• _STATED PROBLEM_:
Identify every line in the entries below that contains the string "centimetres" and copy each such line verbatim.

• _PROVIDED INFORMATION_:
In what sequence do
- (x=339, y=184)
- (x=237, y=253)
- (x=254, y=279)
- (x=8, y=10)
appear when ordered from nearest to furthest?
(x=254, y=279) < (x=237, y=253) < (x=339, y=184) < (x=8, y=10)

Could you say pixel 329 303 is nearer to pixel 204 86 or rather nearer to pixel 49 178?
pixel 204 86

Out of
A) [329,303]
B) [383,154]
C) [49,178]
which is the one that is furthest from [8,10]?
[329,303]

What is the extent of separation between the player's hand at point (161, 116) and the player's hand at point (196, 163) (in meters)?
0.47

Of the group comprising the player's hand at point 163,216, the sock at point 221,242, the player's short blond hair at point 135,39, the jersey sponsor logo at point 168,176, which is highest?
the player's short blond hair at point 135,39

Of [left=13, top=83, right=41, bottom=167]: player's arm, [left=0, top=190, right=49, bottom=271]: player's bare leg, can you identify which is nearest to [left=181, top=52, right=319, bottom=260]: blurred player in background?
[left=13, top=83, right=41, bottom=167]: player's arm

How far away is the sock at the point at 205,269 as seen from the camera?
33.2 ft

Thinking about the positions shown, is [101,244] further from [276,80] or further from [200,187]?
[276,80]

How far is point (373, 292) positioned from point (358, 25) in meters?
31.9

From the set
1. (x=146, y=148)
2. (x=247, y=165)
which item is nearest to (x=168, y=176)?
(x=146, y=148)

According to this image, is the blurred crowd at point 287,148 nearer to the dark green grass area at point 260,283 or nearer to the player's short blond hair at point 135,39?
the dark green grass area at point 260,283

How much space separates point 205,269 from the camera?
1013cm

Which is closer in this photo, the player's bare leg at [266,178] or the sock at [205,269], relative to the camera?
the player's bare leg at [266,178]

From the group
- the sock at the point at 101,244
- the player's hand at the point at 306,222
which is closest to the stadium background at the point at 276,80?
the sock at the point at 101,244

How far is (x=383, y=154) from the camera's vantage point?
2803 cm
---
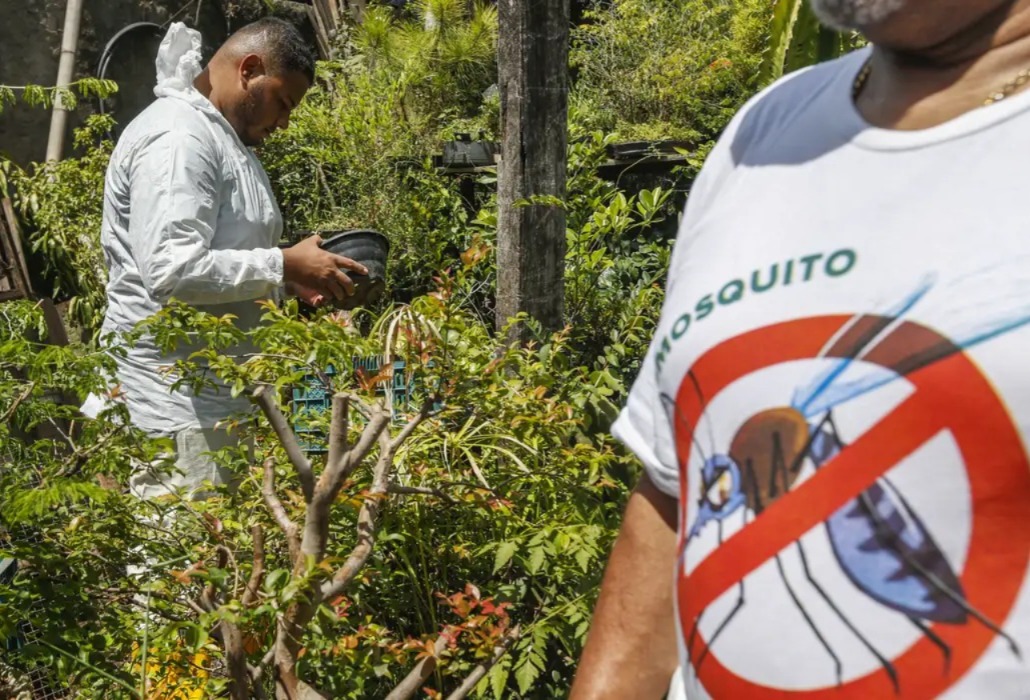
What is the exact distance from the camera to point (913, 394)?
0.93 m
...
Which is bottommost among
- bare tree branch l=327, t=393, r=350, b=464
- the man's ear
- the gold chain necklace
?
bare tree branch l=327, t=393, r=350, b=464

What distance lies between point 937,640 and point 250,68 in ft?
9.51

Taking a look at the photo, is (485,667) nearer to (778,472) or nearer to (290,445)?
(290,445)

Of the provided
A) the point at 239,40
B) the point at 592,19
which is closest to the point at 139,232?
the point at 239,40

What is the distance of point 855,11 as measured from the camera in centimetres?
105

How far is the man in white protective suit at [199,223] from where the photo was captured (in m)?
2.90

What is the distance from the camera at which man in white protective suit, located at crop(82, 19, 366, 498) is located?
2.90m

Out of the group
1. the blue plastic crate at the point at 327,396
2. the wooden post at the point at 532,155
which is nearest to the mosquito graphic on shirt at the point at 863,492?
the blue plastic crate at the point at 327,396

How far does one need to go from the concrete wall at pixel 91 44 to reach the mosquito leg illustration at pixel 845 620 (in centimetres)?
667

• _RESULT_:
What is the distance of point 855,11 as measured from the camera in centimetres?
How far does one need to go from the concrete wall at pixel 91 44 to reach the mosquito leg illustration at pixel 845 620 (in centimetres)?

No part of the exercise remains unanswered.